THE Growth Commission, having not considered whether an independent Scotland should be in the EU, does not consider in any detail whether Scotland could or should be in the euro. The report simply states – in response to a question they themselves pose: “Will an independent Scotland adopt the euro?” – that “Scotland would retain sterling”. That seems to be a “no” until the next paragraph, where it emphasises Denmark having a derogation on joining the euro before stating: “Scotland would join the euro only if and when such a decision is in the best interests of both Scotland and the EU, and the relevant criteria of the Maastricht Treaty were met.” So Scotland might be in the EU or it might not, and it might join the euro or it might not.

This is surely a missed opportunity to discuss some key challenges for an independent Scotland. What would be the pros and cons of joining the euro – given the detailed analysis the Growth Commission does provide of the desirable objectives of monetary policy and strategy?
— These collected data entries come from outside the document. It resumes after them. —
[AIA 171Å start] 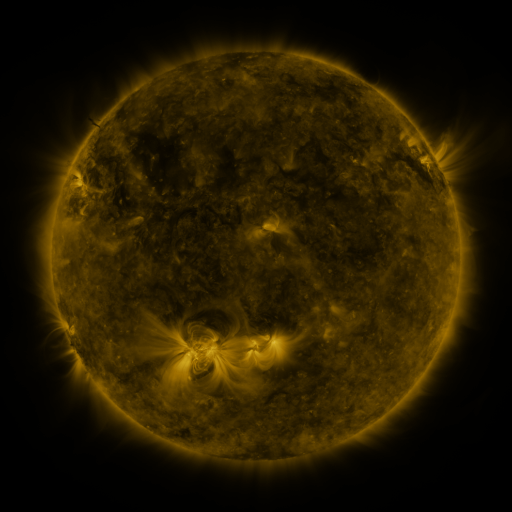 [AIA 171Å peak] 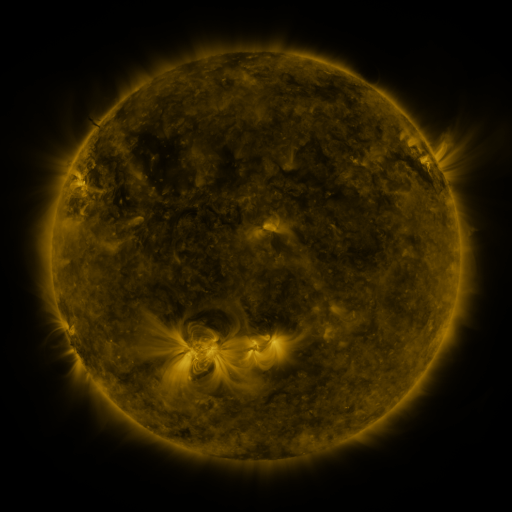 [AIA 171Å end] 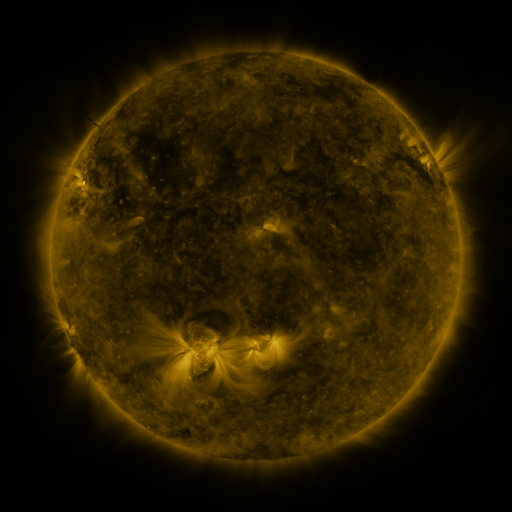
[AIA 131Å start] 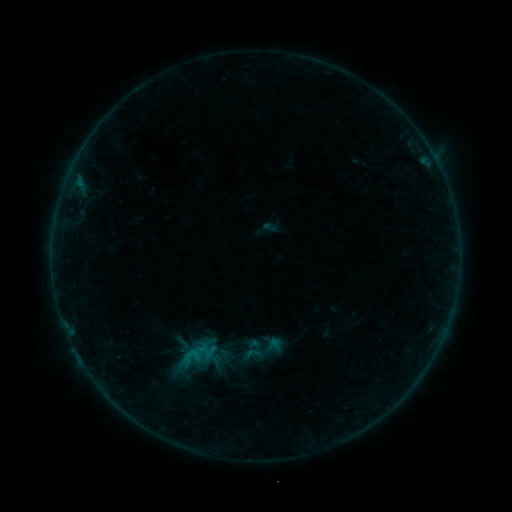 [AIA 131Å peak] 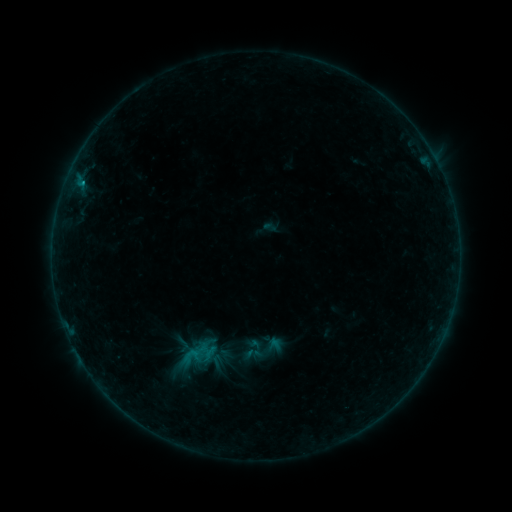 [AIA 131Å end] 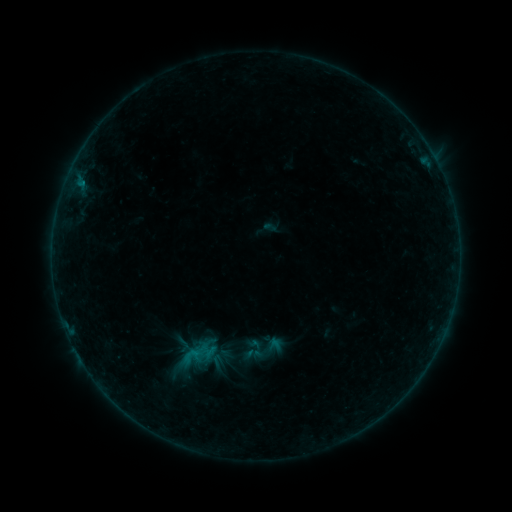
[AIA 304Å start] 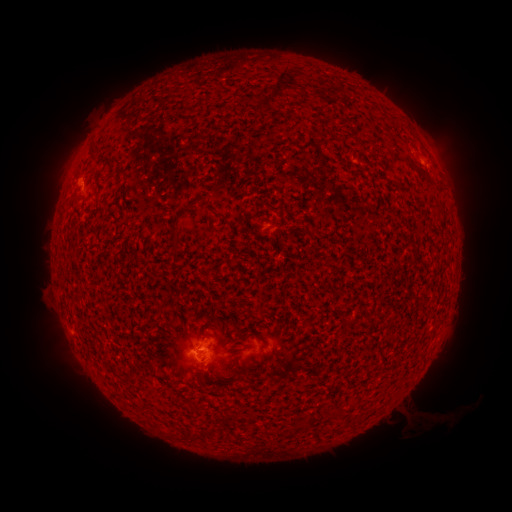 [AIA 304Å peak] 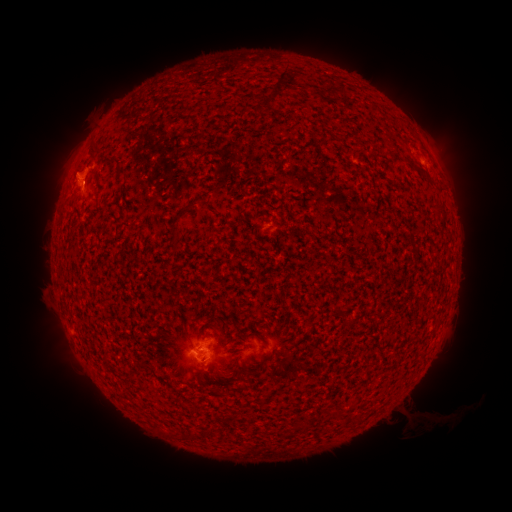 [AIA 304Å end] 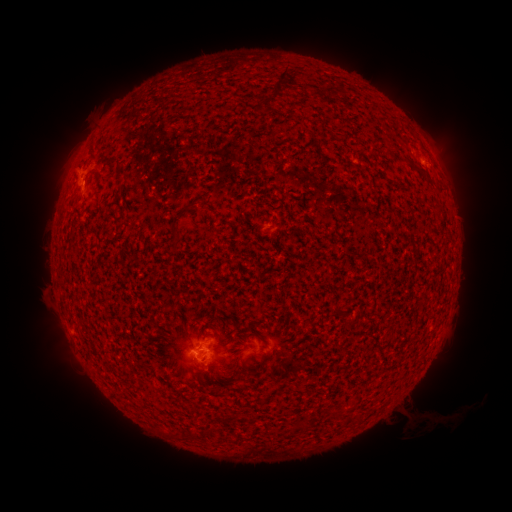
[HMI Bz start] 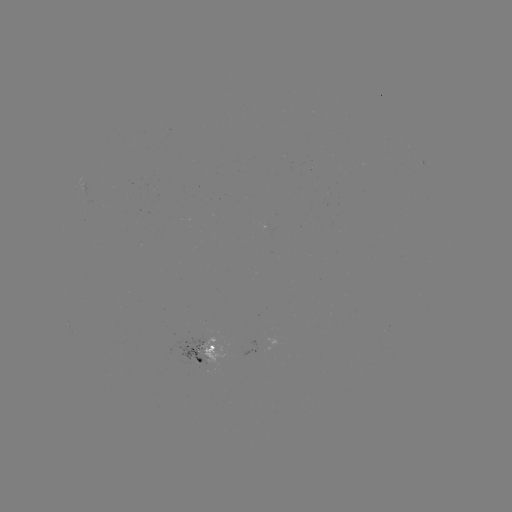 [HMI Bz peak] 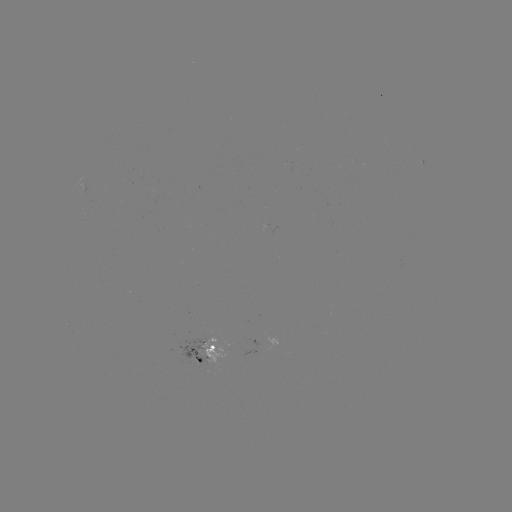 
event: flare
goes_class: B3.1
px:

It is also a missed opportunity to face up to the tough fact that there is little likelihood of an independent Scotland being able to get a derogation as Denmark did back in the 1990s. It might, as the Growth Commission hints at, be able to do what Sweden has done – not get a derogation but nonetheless simply not join indefinitely. But an independent Scotland joining the EU would have to commit in principle to eventually joining the euro, which needs to be acknowledged in the debate. And again not having its own currency would make such a commitment a little tricky (even if the aim was, like Sweden, to postpone joining indefinitely).

The Growth Commission does set six criteria, for future use, when deciding whether an independent Scotland should ditch the pound and create its own currency – including in these criteria: “Would the new arrangement better reflect Scotland’s new and developing trading or investment patterns?”. It would be good to consider whether a Scottish currency or joining the euro was the best answer to that. If an independent Scotland did aim to join the EU, would it and should it aim to be like Sweden and Denmark (outside the euro) or like Finland, Ireland, Austria, the Netherland and Belgium (inside the euro – and all in the Commission’s group of 12 countries)? But while the European and EU level is so ghostly in its presence in the report, these crucial questions are not put, let alone answered.

Scotland, the EU and Brexit

THE UK is currently, chaotically, heading towards a hard Brexit – but uncertainty reigns. Will Theresa May manage to get to an agreed Withdrawal Agreement – which implies an effective backstop solution for the Irish border? Will any agreement pass this autumn at Westminster – and if not, what then? Might the UK stay in the customs union (still a hard Brexit but less damaging than a Canada-style free trade agreement)? These questions and more are fundamental – for Scotland and for the whole UK.

The Growth Commission rightly, and repeatedly, emphasises the damage Brexit will do to trade and growth. But in setting out future options for Scotland, it sidesteps Scotland’s European choices. In doing so, it mostly leaves the EU or EEA level of policy-making out of its wide-ranging policy discussion – a huge and strange gap. And it sidesteps, in many ways, the damage Brexit will do even to an independent Scotland. Irish Government estimates suggest the Irish economy will be hit almost as hard as the UK economy by a hard Brexit. How and in what ways independence might protect Scotland from some of Brexit’s impacts – but not all – and how it will create barriers and a border between Scotland and the rest of the UK are very tough and key questions that are just not faced up to. If Brexit does go ahead, then the policy debate around independence really will be different to 2014 – and in many ways much harder. What the independence debate can’t do is leave the European question out of the discussion.